-- INPUT DATA --

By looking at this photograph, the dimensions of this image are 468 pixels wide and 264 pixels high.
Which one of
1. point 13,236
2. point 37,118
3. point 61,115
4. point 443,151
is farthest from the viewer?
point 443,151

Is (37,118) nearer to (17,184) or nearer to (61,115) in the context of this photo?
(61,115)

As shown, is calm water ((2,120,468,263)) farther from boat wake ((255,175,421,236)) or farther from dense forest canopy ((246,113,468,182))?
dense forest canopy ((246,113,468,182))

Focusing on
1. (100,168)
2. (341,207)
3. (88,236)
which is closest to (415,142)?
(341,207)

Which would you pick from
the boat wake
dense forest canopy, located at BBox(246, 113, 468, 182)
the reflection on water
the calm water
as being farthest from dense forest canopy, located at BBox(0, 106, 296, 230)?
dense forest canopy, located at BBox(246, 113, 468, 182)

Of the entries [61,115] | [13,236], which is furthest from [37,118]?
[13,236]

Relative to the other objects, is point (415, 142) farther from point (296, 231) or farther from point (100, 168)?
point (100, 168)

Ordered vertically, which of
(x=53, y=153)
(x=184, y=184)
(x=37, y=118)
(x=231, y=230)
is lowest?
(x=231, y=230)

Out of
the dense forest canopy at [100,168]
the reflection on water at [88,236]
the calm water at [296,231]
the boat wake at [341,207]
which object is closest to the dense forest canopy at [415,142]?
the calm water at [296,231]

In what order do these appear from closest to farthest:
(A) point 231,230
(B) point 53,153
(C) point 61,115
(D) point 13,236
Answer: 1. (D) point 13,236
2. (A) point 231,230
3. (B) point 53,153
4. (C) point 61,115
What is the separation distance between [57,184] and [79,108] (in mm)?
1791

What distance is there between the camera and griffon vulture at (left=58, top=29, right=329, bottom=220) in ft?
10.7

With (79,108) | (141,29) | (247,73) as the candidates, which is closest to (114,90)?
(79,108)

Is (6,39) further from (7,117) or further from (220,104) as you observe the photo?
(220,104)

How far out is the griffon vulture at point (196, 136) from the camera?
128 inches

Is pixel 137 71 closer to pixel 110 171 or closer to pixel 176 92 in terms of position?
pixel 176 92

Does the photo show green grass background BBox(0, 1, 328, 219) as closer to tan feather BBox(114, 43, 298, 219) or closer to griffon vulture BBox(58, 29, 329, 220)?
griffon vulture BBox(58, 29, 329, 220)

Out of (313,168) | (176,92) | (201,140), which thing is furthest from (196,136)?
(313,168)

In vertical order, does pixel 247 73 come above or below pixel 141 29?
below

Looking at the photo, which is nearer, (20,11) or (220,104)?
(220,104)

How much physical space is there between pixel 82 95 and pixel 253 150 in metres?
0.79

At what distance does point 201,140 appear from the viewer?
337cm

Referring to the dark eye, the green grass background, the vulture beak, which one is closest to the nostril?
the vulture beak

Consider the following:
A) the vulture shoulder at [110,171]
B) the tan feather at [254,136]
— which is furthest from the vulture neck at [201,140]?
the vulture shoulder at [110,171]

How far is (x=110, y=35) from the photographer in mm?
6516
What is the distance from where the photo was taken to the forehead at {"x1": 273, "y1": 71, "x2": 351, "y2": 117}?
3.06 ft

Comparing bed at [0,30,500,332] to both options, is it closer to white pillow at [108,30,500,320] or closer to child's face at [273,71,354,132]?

-- GIVEN PROBLEM --
Your task is to output exactly the lines running from the one with "With (79,108) |" through the final line of the material above, with both ends included.

-- ANSWER TO THE EXERCISE --
With (79,108) | (141,29) | (247,73) as the candidates, which is closest to (114,90)?
(79,108)

Is (6,39) further from (7,117) or further from (220,104) as you observe the photo?
(220,104)

How far out is the griffon vulture at point (196, 136) from the camera?
128 inches

Is pixel 137 71 closer to pixel 110 171 or closer to pixel 176 92 in terms of position?
pixel 176 92

Does the photo show green grass background BBox(0, 1, 328, 219) as closer to tan feather BBox(114, 43, 298, 219) or closer to griffon vulture BBox(58, 29, 329, 220)?
griffon vulture BBox(58, 29, 329, 220)

Out of (313,168) | (176,92) | (201,140), which thing is furthest from (196,136)?
(313,168)

In vertical order, does pixel 247 73 come above or below pixel 141 29?
below

Looking at the photo, which is nearer, (20,11) or (220,104)?
(220,104)

How much physical space is there between pixel 82 95 and pixel 253 150 in metres?
0.79

At what distance does point 201,140 appear from the viewer?
337cm

Referring to the dark eye, the green grass background, the vulture beak, which one is closest to the nostril?
the vulture beak

Consider the following:
A) the vulture shoulder at [110,171]
B) the tan feather at [254,136]
— which is furthest from the vulture neck at [201,140]?
the vulture shoulder at [110,171]

How far is (x=110, y=35) from the photographer in mm?
6516
What is the distance from where the photo was taken to the forehead at {"x1": 273, "y1": 71, "x2": 351, "y2": 117}?
3.06 ft

Comparing bed at [0,30,500,332] to both options, is it closer to white pillow at [108,30,500,320] or closer to child's face at [273,71,354,132]?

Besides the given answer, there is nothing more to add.